HomeArticle

What on earth enables Herems to outshine OpenClaw?

36氪的朋友们2026-04-15 15:52
With its self-evolving skills and active memory system, Hermes Agent surpasses OpenClaw and leads the new direction of open-source agents.

In April 2026, OpenClaw (commonly known as "Lobster"), which had only been popular for two months, faced a challenger. Hermes Agent topped the GitHub Trending list for several consecutive weeks and amassed 22,000 stars.

How popular was it? Even Anthropic copied it. On April 10th, Teknium, the founder of Nous Research, came out to complain that Anthropic was "copying" Hermes' function of automatically judging task completion and actively reminding users. The community narrative was also very unified, believing that Hermes, with its self - evolving Agent, automatic memory management, and user modeling system, comprehensively surpassed the former king OpenClaw in technology and redefined the direction of open - source Agents.

However, if you put aside these grand narratives and really compare the two in detail, you'll find that there are far more similarities than differences in their functions.

For example, both support scheduled tasks. Hermes supports human - readable formats and standard cron expressions, and each task runs in an isolated session. OpenClaw also supports three scheduling types: at, every, and cron. Tasks are directly persisted in a local JSON file, so they won't be lost even after a restart.

Another example is the sub - Agent delegation, which both have. Hermes' delegate_task supports single tasks and up to 3 parallel sub - tasks. The sub - Agent environment is completely isolated, and it only returns a summary after finishing the work. OpenClaw's sub - agent mechanism also supports this kind of background isolated execution and result return, and it can even configure the nesting depth.

Both have browser automation, TTS (text - to - speech), Vision visual capabilities, image generation, and voice interaction. In terms of Gateways, both have message integration with more than 20 platforms such as Telegram, Discord, Slack, WhatsApp, and Signal without a doubt.

If you check the list item by item, you'll find that their functions almost completely overlap. There is no so - called "absolute crushing" in the function list.

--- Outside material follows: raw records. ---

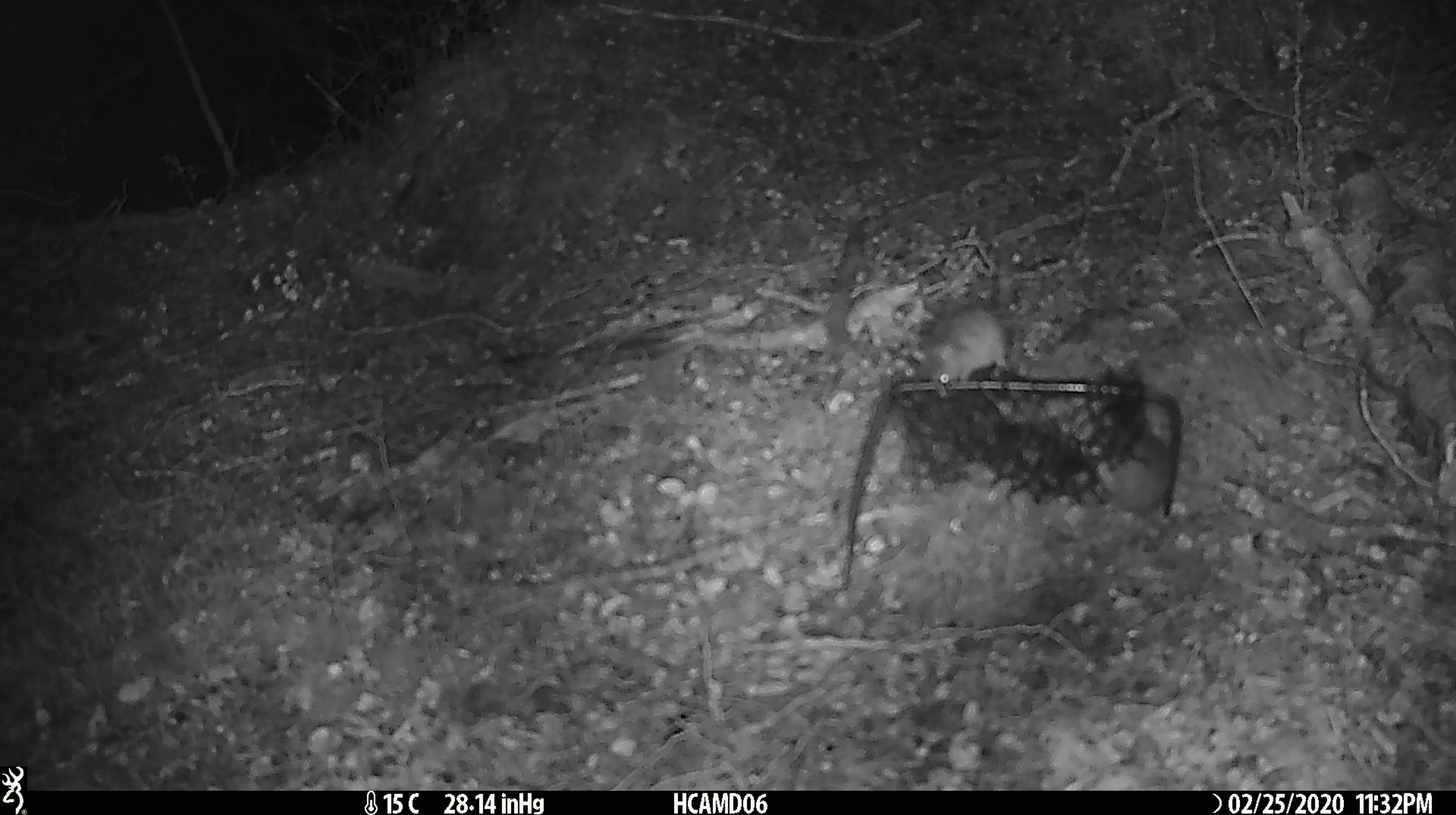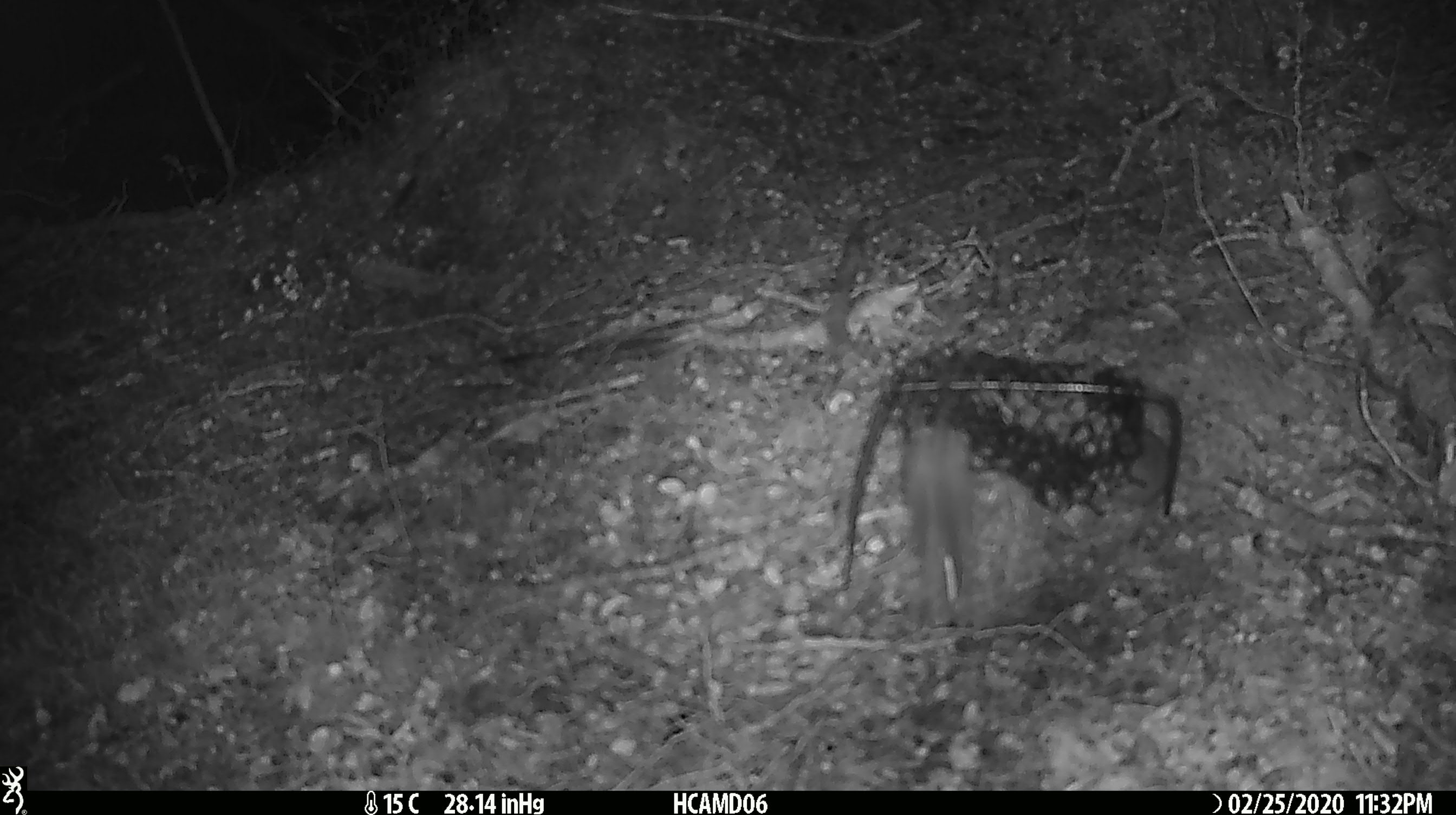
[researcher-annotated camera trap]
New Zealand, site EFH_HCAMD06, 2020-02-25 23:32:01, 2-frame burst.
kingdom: Animalia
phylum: Chordata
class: Mammalia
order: Rodentia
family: Muridae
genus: Mus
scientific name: Mus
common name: mouse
Mouse (Mus).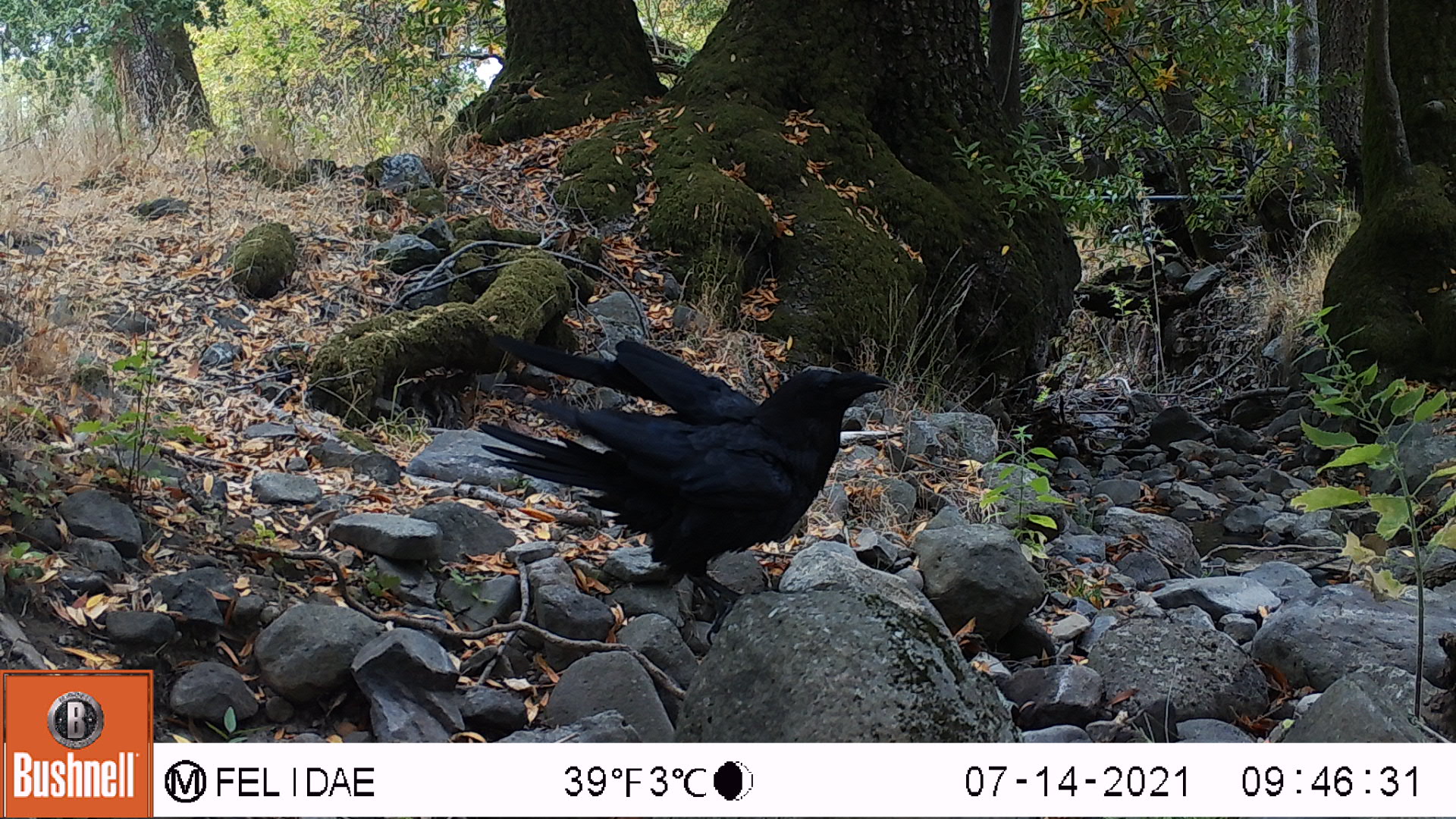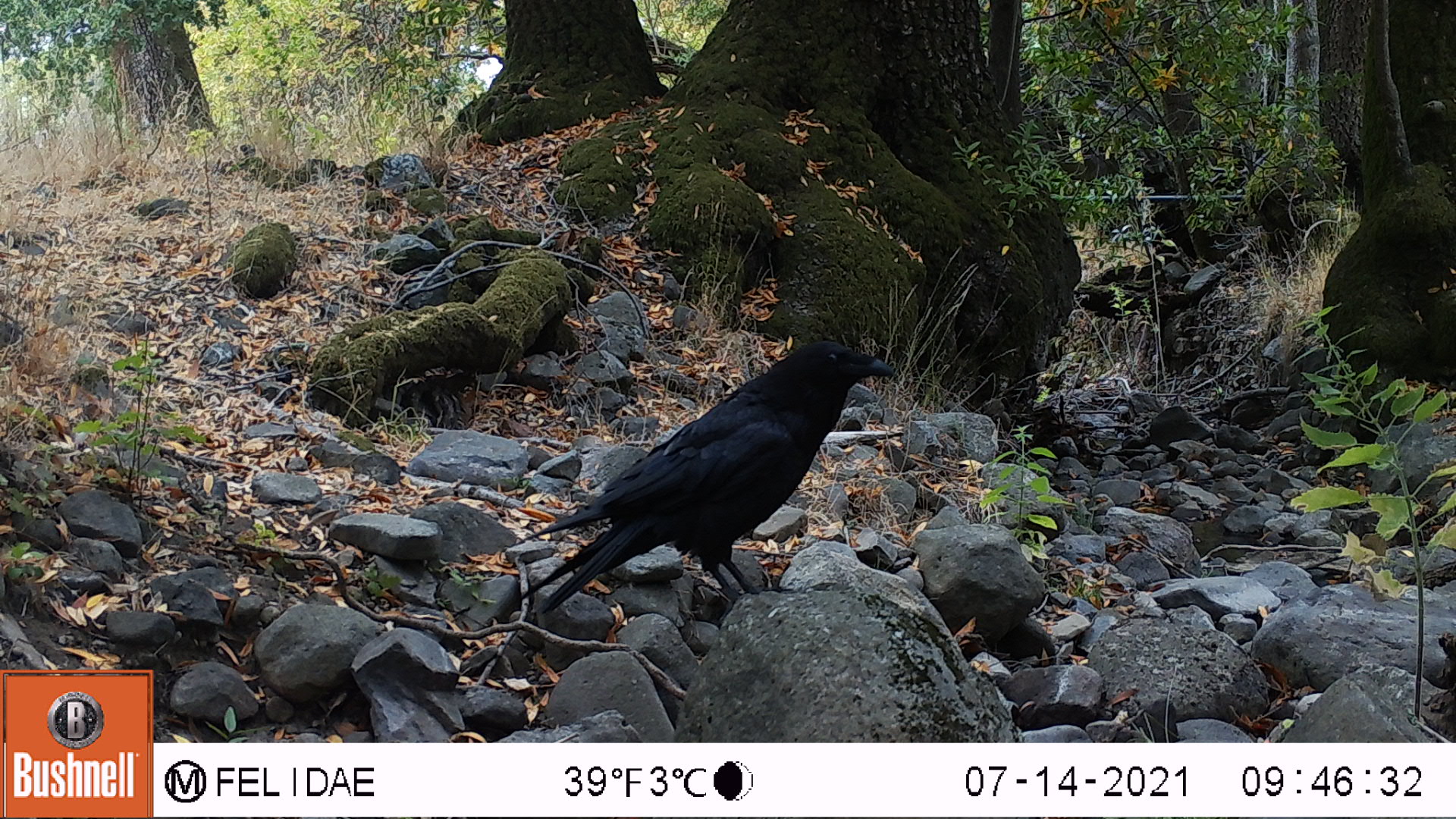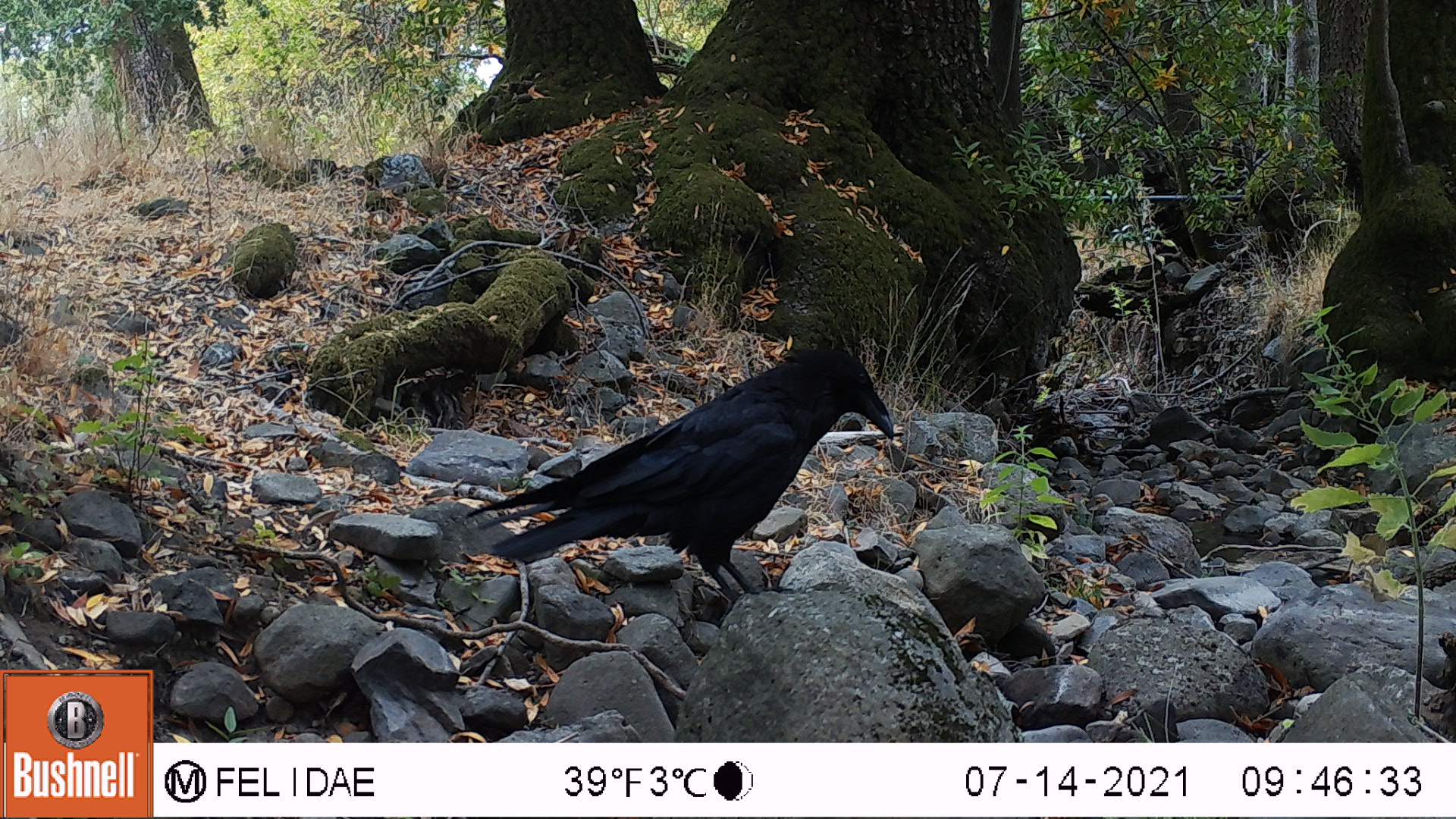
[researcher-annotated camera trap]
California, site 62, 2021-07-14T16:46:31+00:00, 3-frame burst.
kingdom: Animalia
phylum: Chordata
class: Aves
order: Passeriformes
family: Corvidae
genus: Corvus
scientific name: Corvus brachyrhynchos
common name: american crow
American crow (Corvus brachyrhynchos).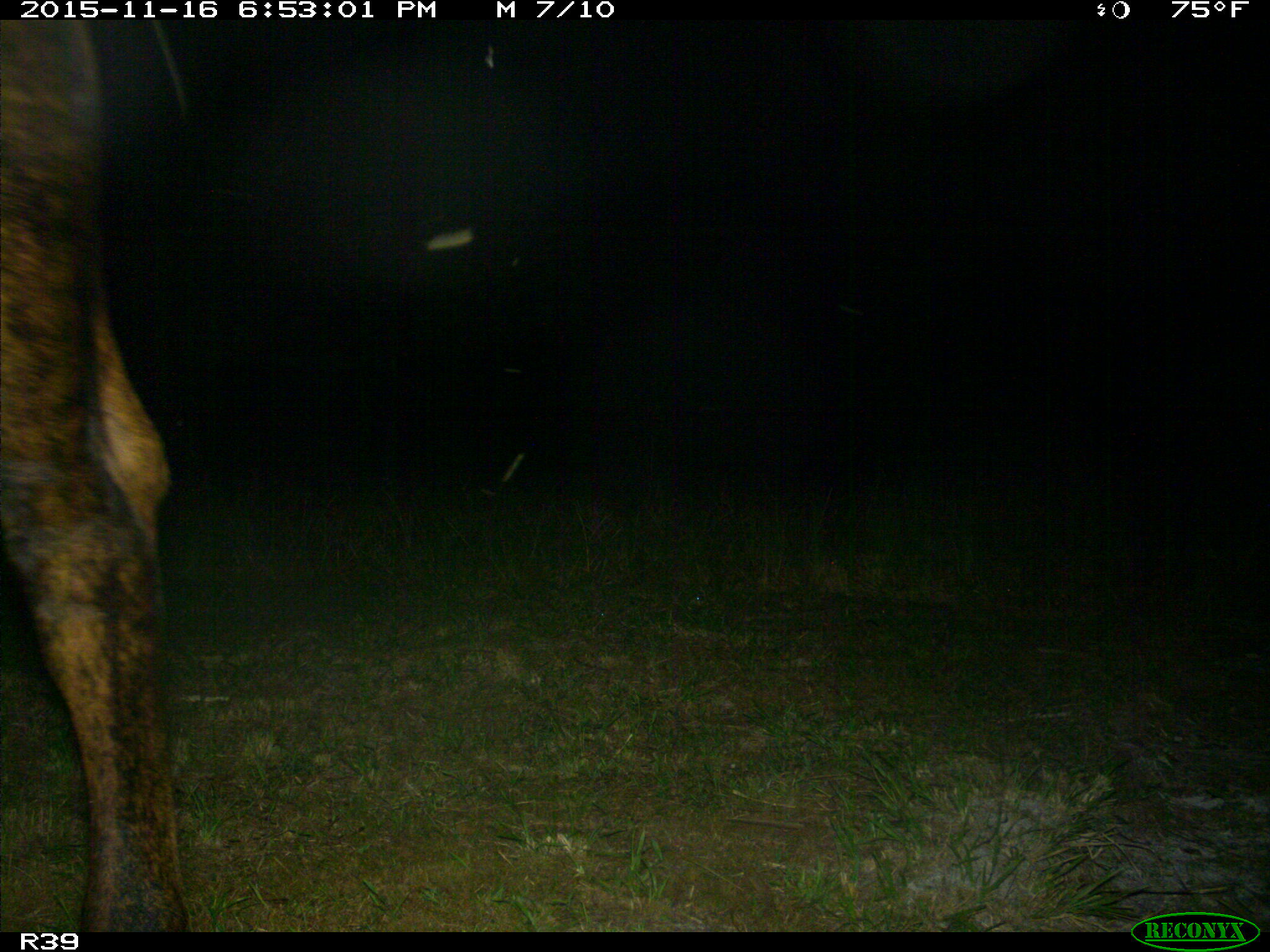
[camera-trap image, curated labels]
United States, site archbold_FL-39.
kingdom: Animalia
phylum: Chordata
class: Mammalia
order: Artiodactyla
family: Bovidae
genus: Bos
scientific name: Bos taurus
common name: domestic cow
Bos taurus (domestic cow).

So, the question is, since the functions are the same, why is Hermes so popular? How much of the so - called "self - evolution", "automatic memory", and "user modeling" hyped in the community are actually fundamental structural differences?

01 Self - evolving Skills

If you look through the default configurations of both, the only significant difference you can find is that Hermes has achieved a closed - loop of automatic evolution in Skills.

A Skill is a knowledge unit of an Agent's workflow. In simple terms, it's a Markdown file that tells the Agent what steps to take for a certain type of task, which tools to use in the middle, and how to salvage the situation if something goes wrong.

Hermes splits the life cycle of skills into two parts. One is the silent generation during runtime, and the other is the offline hardcore evolution.

Let's start with the generation. When you ask the Agent to do a task, if it calls a tool more than 5 times, or recovers from an error on its own, or if you directly correct its output as a user, a set of hard - coded rules in the main repository will be triggered. The Agent will silently package the successful workflow and save it as a local SKILL file. This step is completely silent, and often you don't even know it has written a new skill for itself.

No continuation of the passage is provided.